Rush’s mammoth Time Machine tour brings Moving Pictures to London, but is its brilliance swamped by three hours of self-indulgence?

Friday, 27. May 2011  -  by  David Hayter

Seeing Rush headlining London’s 20,000 capacity O2 Arena conjures a nagging feeling of displacement that borders on disbelief. Rush are a huge band in every sense of the word; their talent is enormous, the scale of their music preposterous, their record sales unquestionable, and yet the sight of these three Canadian prog-rock legends playing to a feverish audience in a cavernous arena can only be described as surreal.

Rush are undeniably nerdy, fully embracing their “so uncool they’re cool reputation” (in a post show video Geddy Lee jokes that he thought he saw seven girls in attendance tonight, to which Neil Peart replies “wow, that must be a record”), but nevertheless thousands of fans from all over the UK have embraced Rush and in record numbers.

There is a pervading sense of pride to be derived from that fact that a band who are so fundamentally odd, so intensely challenging and so wilfully and knowingly niche can not only exist, but can continually thrive away from rock and pop’s mainstream.

In keeping with the Rush aesthetic tonight’s show can be viewed in two entirely different lights; with an all encompassing three hour long set Rush are either super serving their devotees or they are erecting a daunting barrier between the uninitiated and those in the Rush fraternity. Realistically, however, Rush are simply being themselves; indulging and revealing in their own OTT urges.

The evening starts on an electric note with Rush firing out their second biggest UK hit “Spirit Of The Radio” whose quick switches between wiry oscillating riffage and booming stadium power chords prove undeniable. From then on in we witness the later-day Rush enslaved to the artistic agenda of the age rather than striking out on their own.
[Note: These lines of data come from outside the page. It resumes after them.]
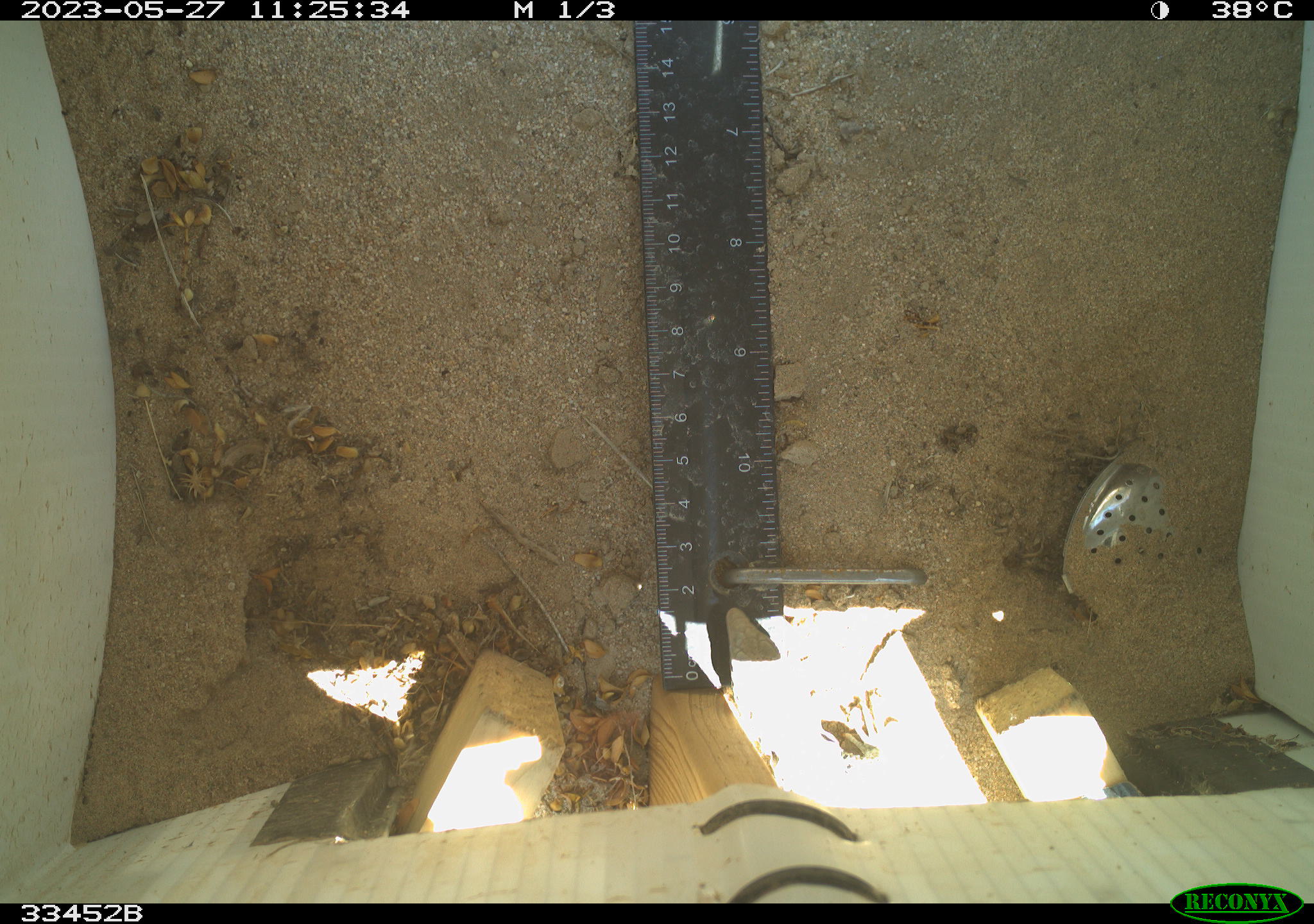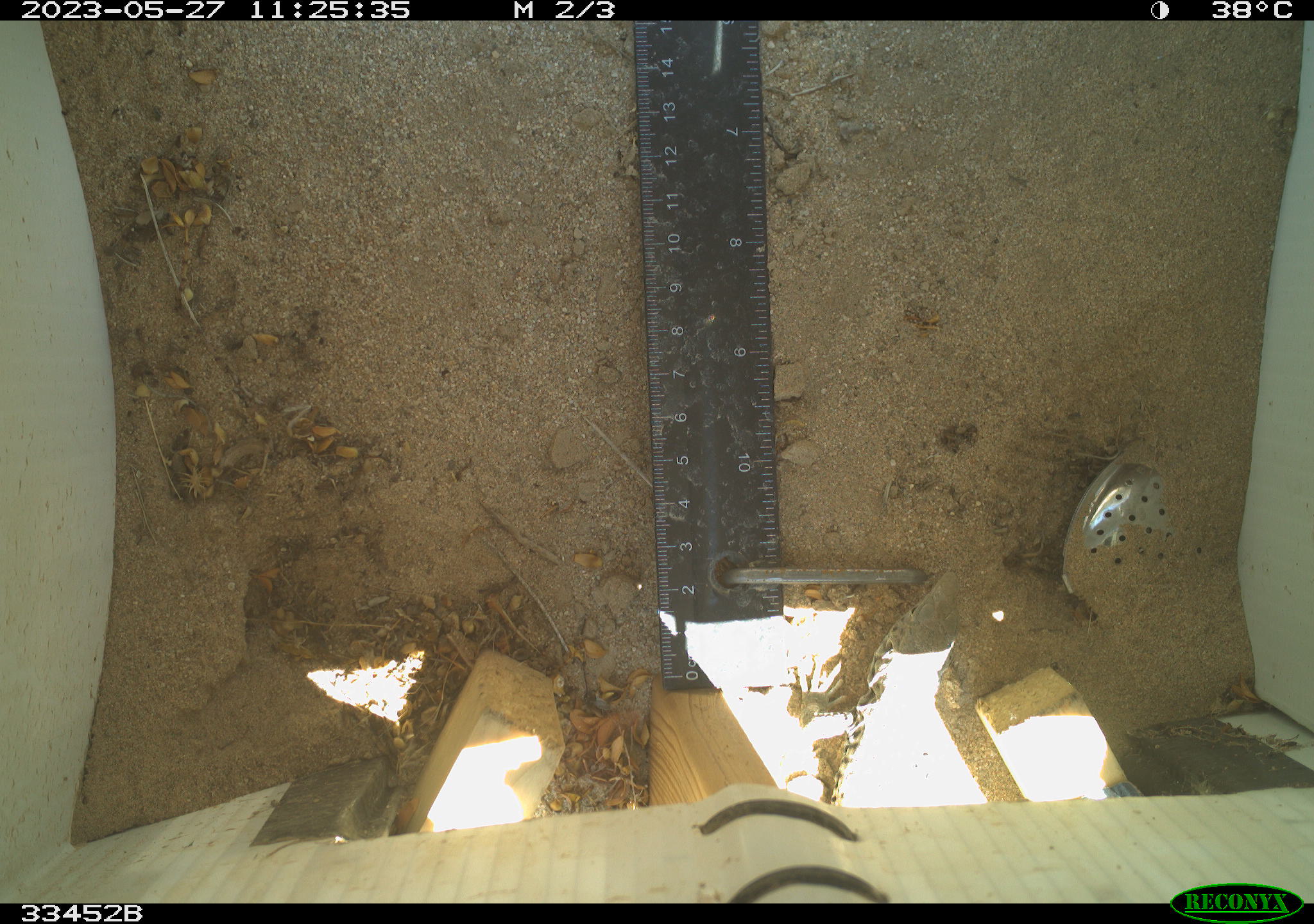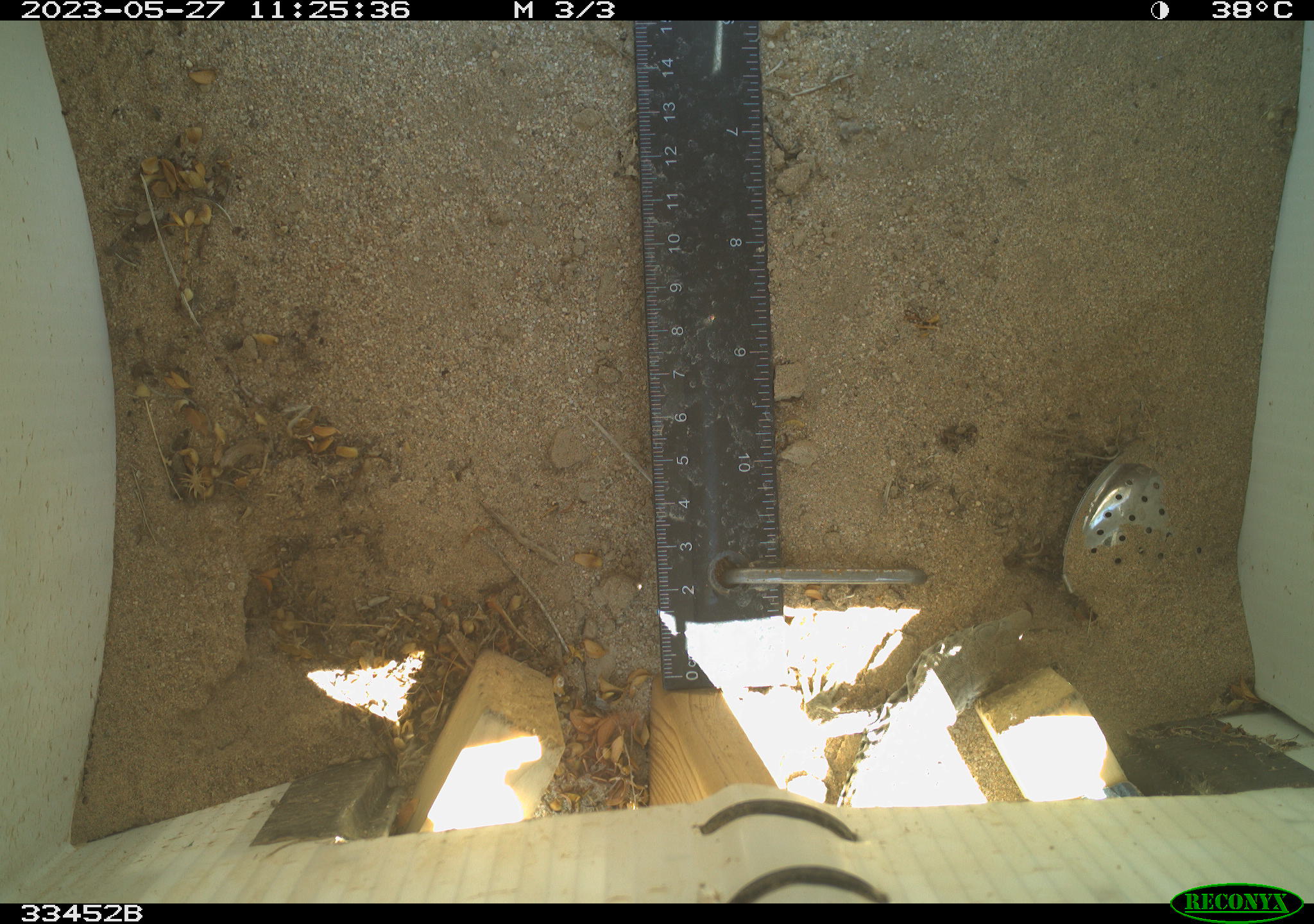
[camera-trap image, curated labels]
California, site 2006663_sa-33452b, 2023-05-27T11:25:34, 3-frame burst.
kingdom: Animalia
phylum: Chordata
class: Reptilia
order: Squamata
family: Teiidae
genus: Aspidoscelis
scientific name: Aspidoscelis tigris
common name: western whiptail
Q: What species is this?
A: Western whiptail (Aspidoscelis tigris).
“Time Stand Still” is painfully 80s with airy synths, driving guitar work and a panoramic MOR chorus; it’s the sort of song built for arenas but were it not for Geddy Lee’s fleet fingered bass flourishes the track would be devoid on any distinguishing characteristics.

“Stick It Out” is more muscular, it grinds and it crunches with stereotypical mid-90s alternative aplomb. It’s a dark and brutal affair that sees Rush sounding more like Queens Of The Stone Age than you’d ever have imagined possible.

2007’s Snakes and Arrows is represented by “Faithless” and “Workin’ Them Angels”, two tracks lacking neither stadium ambition nor scale, but instead a spark of ingenuity, as they fall flat next to snaky grooves and delicious hooks of “Freewill” and the raw bluster of newee “BU2B”.